Words are powerful weapons and false allegations of misconduct that even subtly label us can scar us for life, especially in this day and age of the permanent record on the Internet.  Should there be a higher standard of proof as a result?  Should any one person have the kind of power over us that it affects permanently our ability to earn a living?  Where do we set the bar for employees and employers?

Employers have the legitimate right and, quite frankly, the responsibility, to maintain safe working environments for their employees.  However, there must be a balance between that requirement and giving a sexual harassment or workplace threat label to an individual.  There are those that will say, you have a right to go into Court and sue, for defamation, libel or any number of other causes of action.  Does anyone rationally think that someone who takes their employer to Court is employable in the future?  Enforcing your rights has the same stigma as the allegations originally made.   You lose either way.

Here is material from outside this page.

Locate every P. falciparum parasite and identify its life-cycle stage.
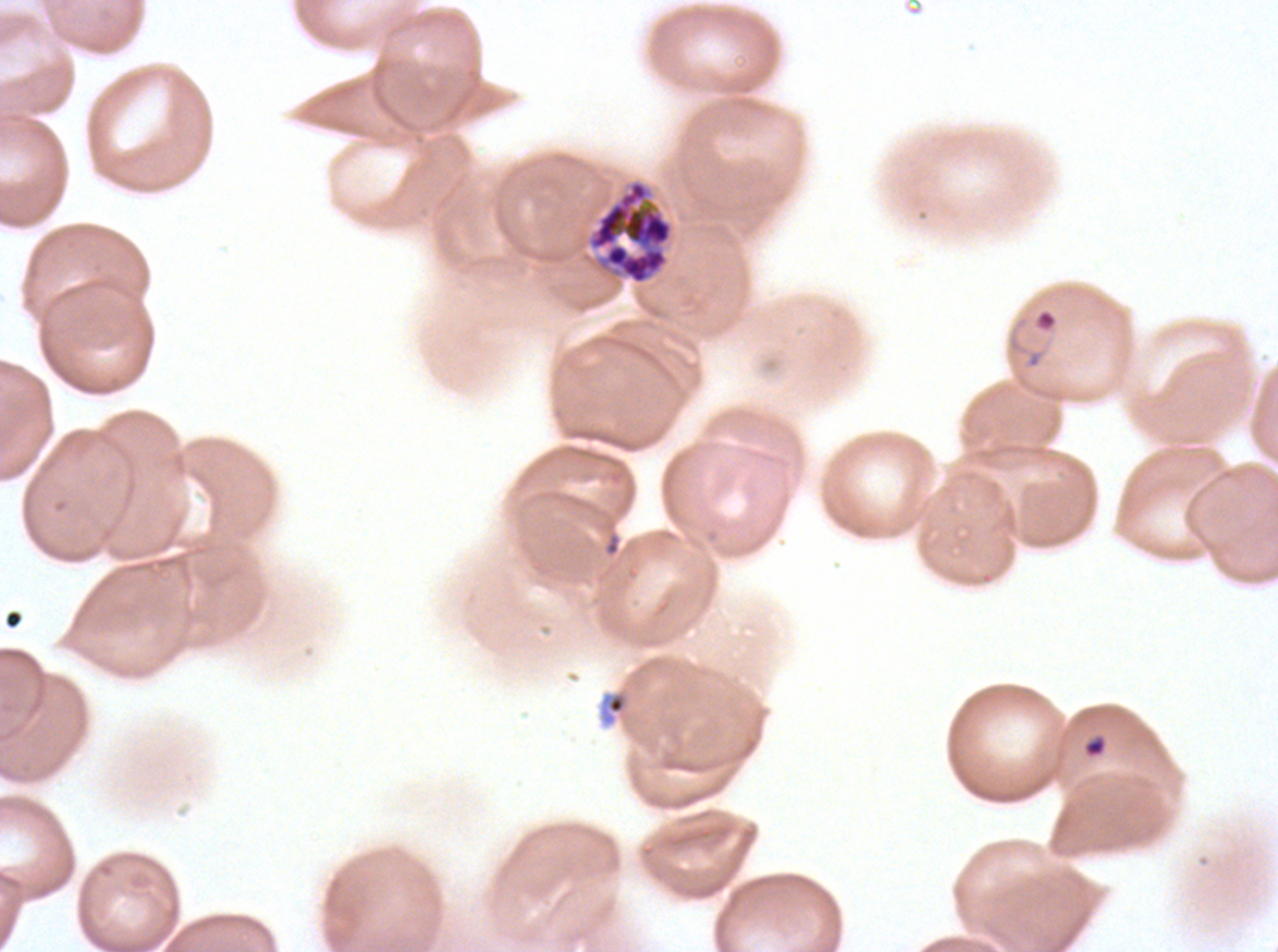
Approximate bounding boxes as (x1, y1, x2, y2) in pixels.
Rings: (1035, 309, 1057, 332).
Late schizonts: (584, 177, 675, 286).
No late-ring/early-trophozoite forms, mid trophozoites, late trophozoites, early schizonts, segmenters, or gametocytes observed.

We now live in a world of Hitler's "Big Lie."  All you have to do is make the allegation, make sure it is your word against another and watch as the accused slowly swings in the breeze..  In some situations, it really doesn't matterif it is on audo tape or video tape.  A Simi Valley jury refused to convict the police officers who were on video beating Rodney King.  A NYPD Sergeant was asked for the forms necessary to make a complaint against another police officer.  After dismissing the complainant initially, the citizens returned and renewed the request for the paperwork.  The Sergeant walked around from behind the desk and belted the citizen in the face, breaking his nose.  It was on video tape.  What happened to the Sergeant?  He got tranferred, but onl;y after he tried to say that the citizen attacked him and had he had no choice but defend himself.

It is getting to the point where it makes no difference what the truth may or may not be the truth.  It is only important who has the power and who can tell the most outrageous story.  Power is winning over righteousness.